Cela étant, on peut se demander de qui devrait relever cette décision — du réseau, de la carte, du titulaire de la carte, du commerçant ou du consommateur. Selon le réseau servant à acheminer la transaction, les coûts facturés au commerçant peuvent varier. En ce qui nous concerne, nous ne privilégions à cet égard aucun des acteurs en présence. C'est, je pense, le gouvernement qui tranchera.
Martine, voudriez-vous ajouter quelque chose à cela?
Mme Martine Dagenais: Non.
:
Il convient de préciser que nous n'agissons pas uniquement sur plainte.

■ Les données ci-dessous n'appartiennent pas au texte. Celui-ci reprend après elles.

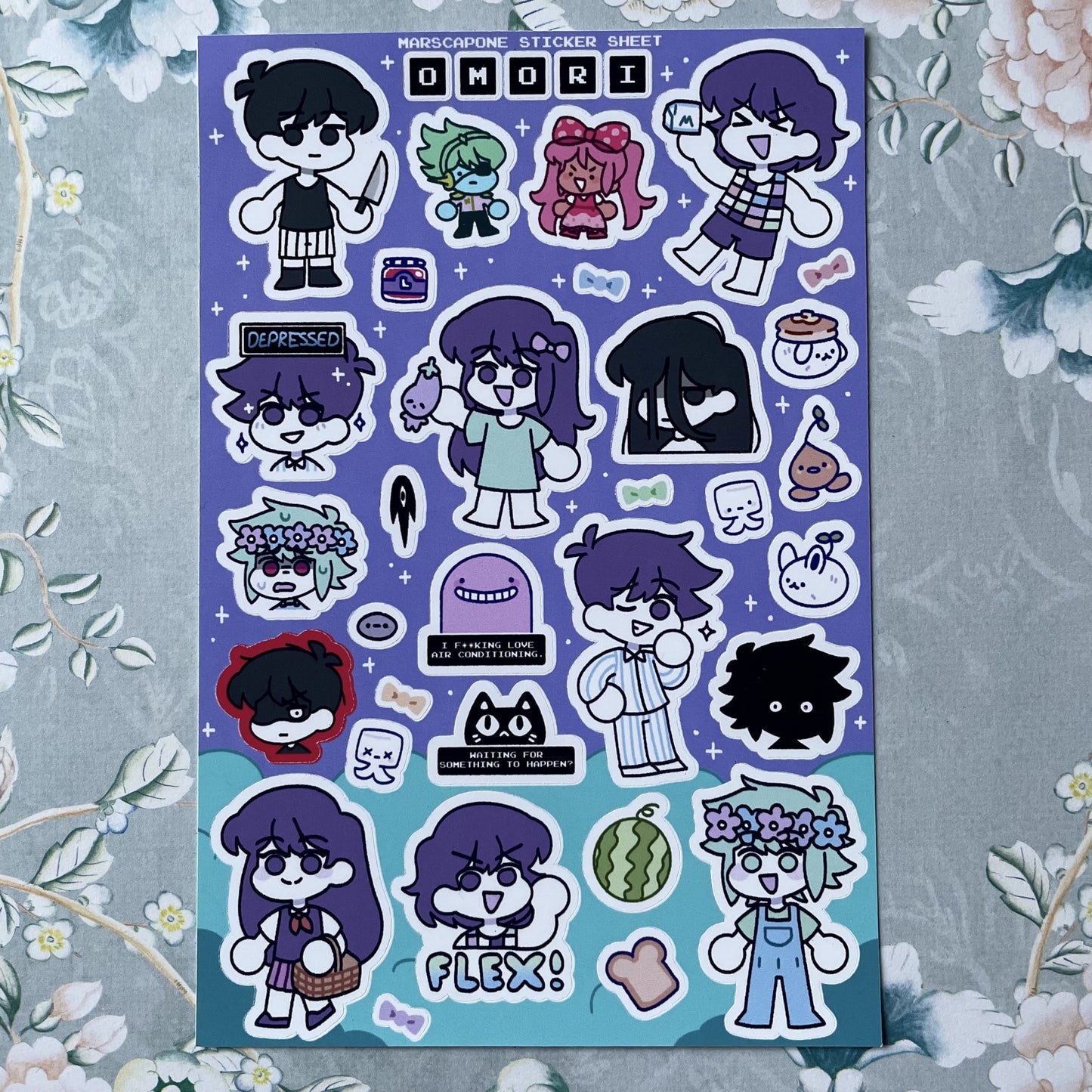 NEW Omori Sticker Sheets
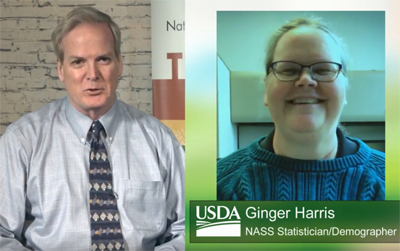 Video of Ginger Harris, NASS Statistician talking about What’s New in the 2017 Census of Agriculture?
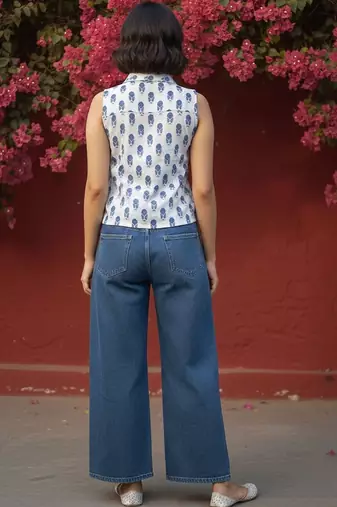 floral print top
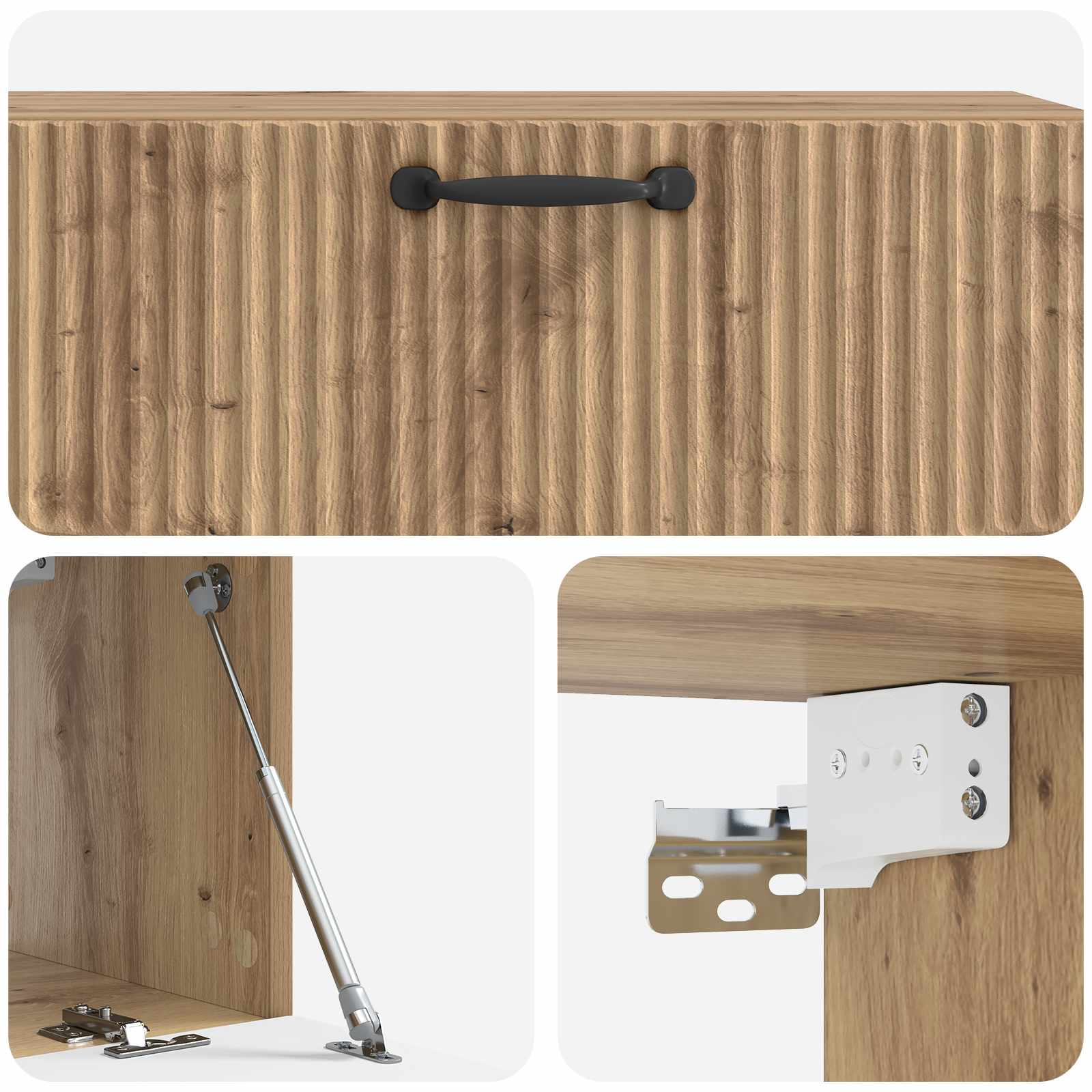 Wandmontierter TV-Schrank Artisan-Eiche 98 x 31 x 30 cm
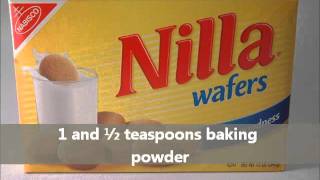 Nabisco Nilla Wafers Famous Secret Recipe  Unveiled [upl. by Oeniri111]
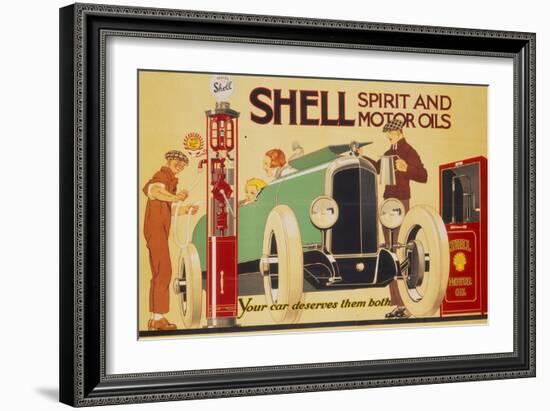 Poster Advertising Shell Spirit and Motor Oils-René Vincent-Framed Giclee Print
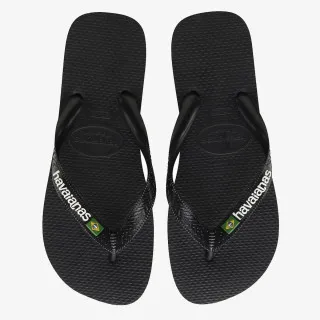 HAVAIANAS HAV. BRASIL LOGO BLACK/BLACK I25 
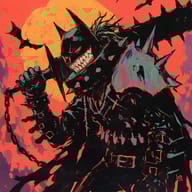 an example of an image generated in MidJourney using the prompt with the --sref 1293568761, ranked 3th among the user favorites on this website.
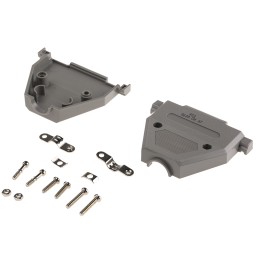 10 pcs - 8630CH37UNCLF Amphenol ICC 8630CH Series Thermoplastic D Sub Backshell, 37 Way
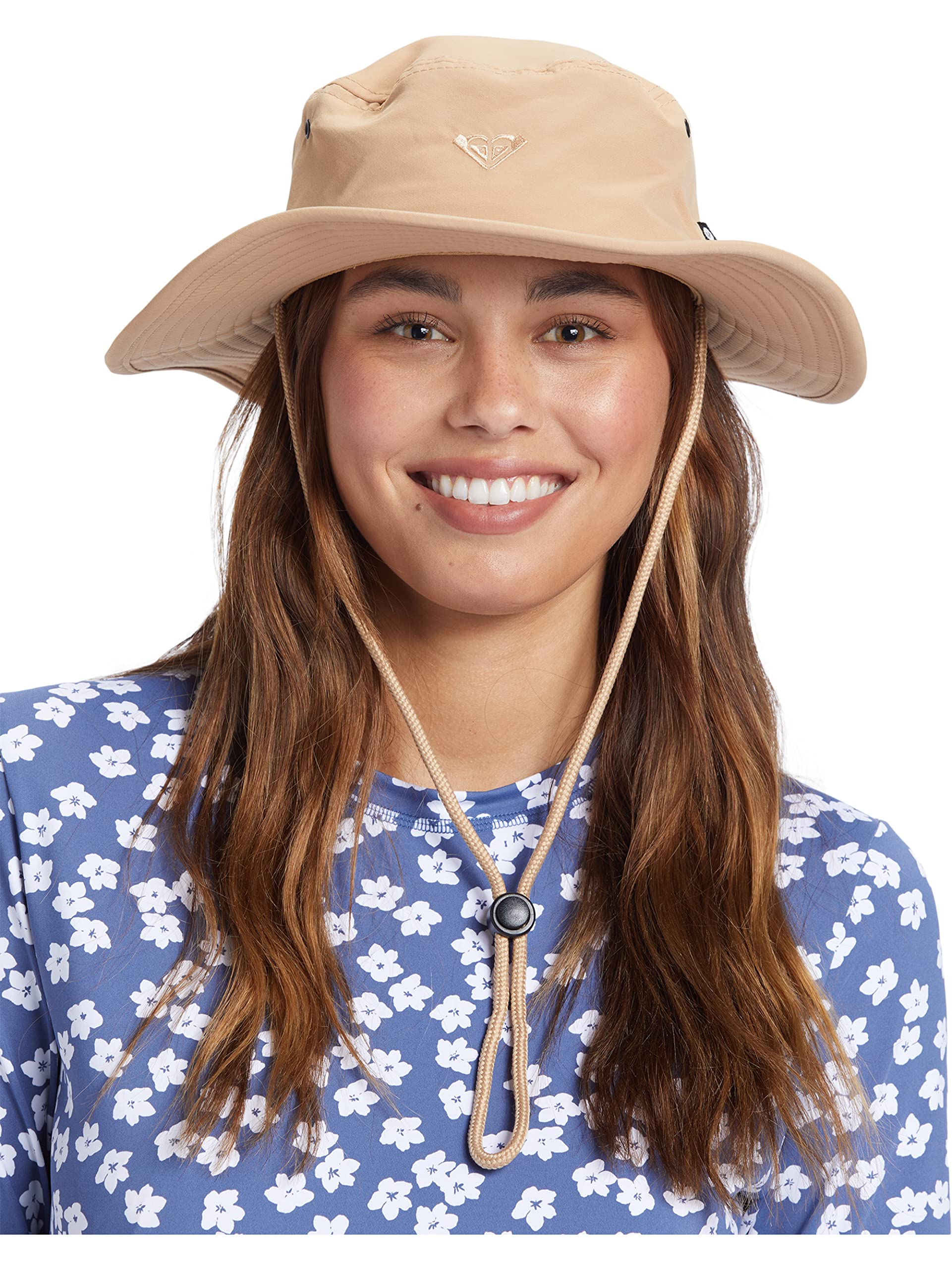 Roxy Sombrero de Sol Pudding Party Safari Boonie, Tan Exc, M/L para Mujer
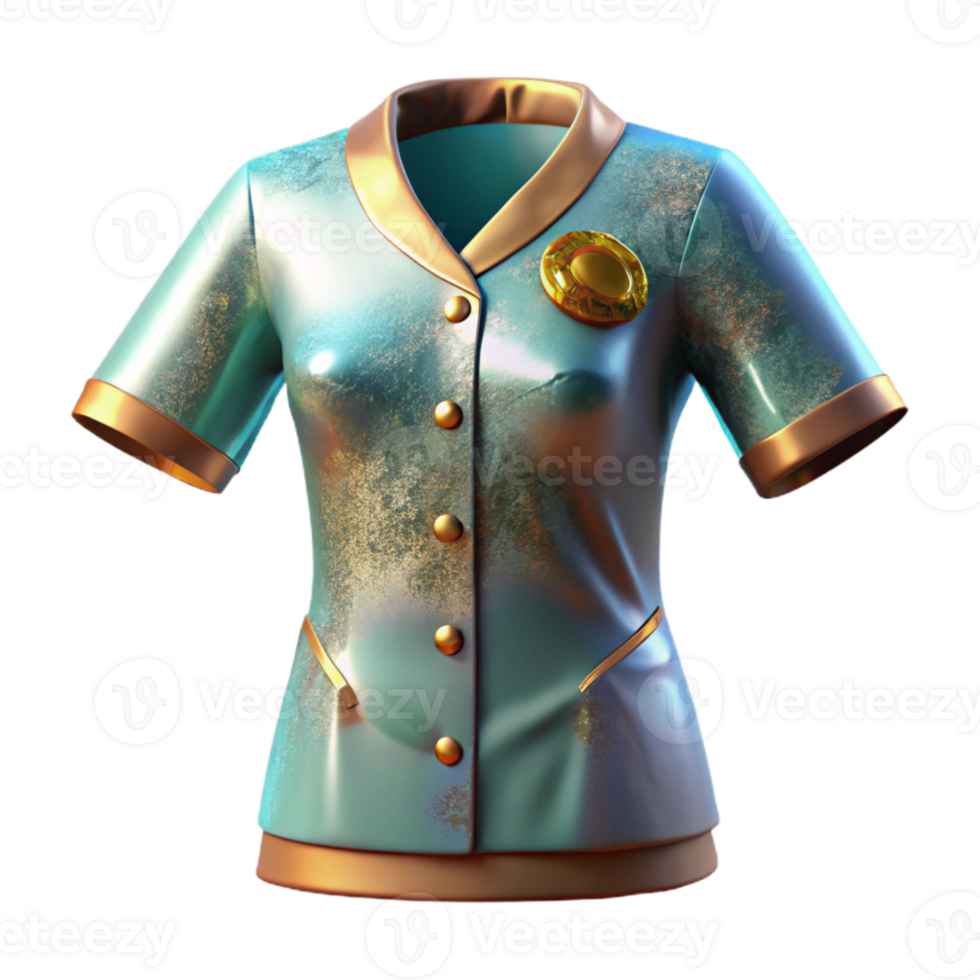 elegant traditional Nurse Uniform Transparent Background for Medical Professionals original png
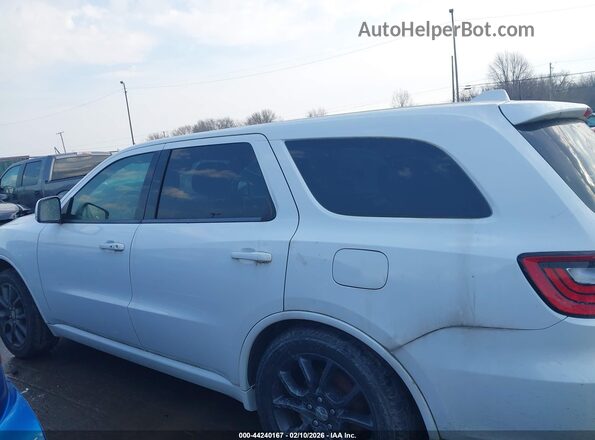 1C4SDJCT0HC783310 2017 DODGE DURANGO White Widok wnętrza z tyłu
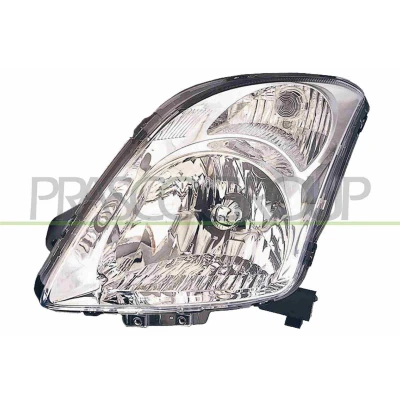 Imagem de PRASCO SZ0344804 Farol Principal esquerda H4 crómio sem motor de regulação do alcance dos faróis SUZUKI: SWIFT 3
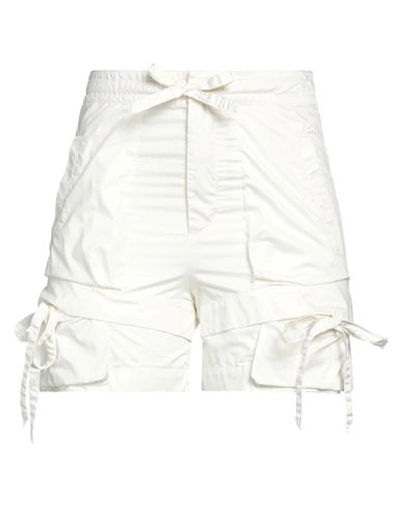 Isabel Marant Woman Shorts & Bermuda Shorts White Size 6 Viscose, Cotton, Silk, Elastane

Je dirais même que certaines de nos affaires les plus importantes ont eu leur origine dans des articles de presse. Si, par exemple, nous apprenons par la presse que telle ou telle compagnie détient une grande part du marché, nous serons peut-être portés à entreprendre des recherches sur cela. Parfois, un plaignant, une petite entreprise, par exemple, vient se plaindre du fait qu'une grande entreprise lui fait du tort. C'est dire que les choses ne se passent pas toujours de la même manière. Parfois, ce sont des parlementaires qui soulèvent le problème au nom d'un de leurs électeurs et nous prenons alors la chose au sérieux même si toutes les plaintes ne sont malheureusement pas fondées sur des agissements contraires à la loi.
Voilà un peu les diverses manières dont nous pouvons être saisis d'une plainte. Nous avons en cela toute latitude.
En ce qui concerne l'abus de position dominante, c'est-à-dire l'objet de votre deuxième question, il nous est possible d'intervenir avant que l'entreprise acquière une position dominante, au moment où elle l'acquiert ou après qu'elle l'ait acquise. C'est ce que prévoit la loi.
En ce qui concerne la troisième partie de votre question, concernant l'abus de position dominante, je dois dire que ce terme recouvre en fait trois choses. Le texte même de la disposition applicable ne contribue guère à une meilleure compréhension de ce qu'il faut entendre par abus. Il s'agit de l'ancienne disposition réprimant les monopoles, modifiée par le Parlement en 1986 pour la rendre plus efficace. Elle exige la réunion de trois éléments. D'abord, il faut que l'entreprise ait effectivement une position dominante, c'est-à-dire une emprise sur le marché. On entend par cela que l'entreprise en question occupe sur le marché une position de force, c'est-à-dire que sa part de marché est importante et que ce fait même entrave l'accès au marché. Il faut, en outre, qu'elle se livre à des agissements anticoncurrentiels, c'est-à-dire à des agissements qui tendent à exclure du marché ses concurrents, ou à leur faire du tort. Et, enfin, il faut que cela entraîne, sur un marché donné, un affaiblissement sensible de la concurrence. Comme vous le voyez, en ce qui concerne l'abus de position dominante, le critère applicable comporte trois volets.
:
Merci, monsieur le président.
J'ai bien écouté vos interventions. Quelque chose m'étonne. Dans votre document, il est mentionné qu'aux États-Unis, le taux est de 1,9 p. 100. Supposons que toutes les cartes ont le même taux de 1,9 p. 100, soit MasterCard, Visa et les cartes de débit, et qu'un an plus tard il y a une hausse à 2,5 p. 100 pour les trois et que je vous appelle pour vous dire que les trois ont profité de leur position dominante pour hausser leur taux au même moment. Selon le Bureau de la concurrence, il doit y avoir une certaine concurrence, ce qui veut dire qu'on joue avec les taux. Cependant, si les taux sont toujours égaux, il n'y a pas de concurrence.
À qui, dans un tel cas, dois-je me référer? À qui dois-je parler pour qu'il y ait une enquête de la part du Bureau de la concurrence afin qu'il n'y ait pas toujours une hausse systématique ou une baisse systématique? Que dois-je faire pour déclencher une enquête?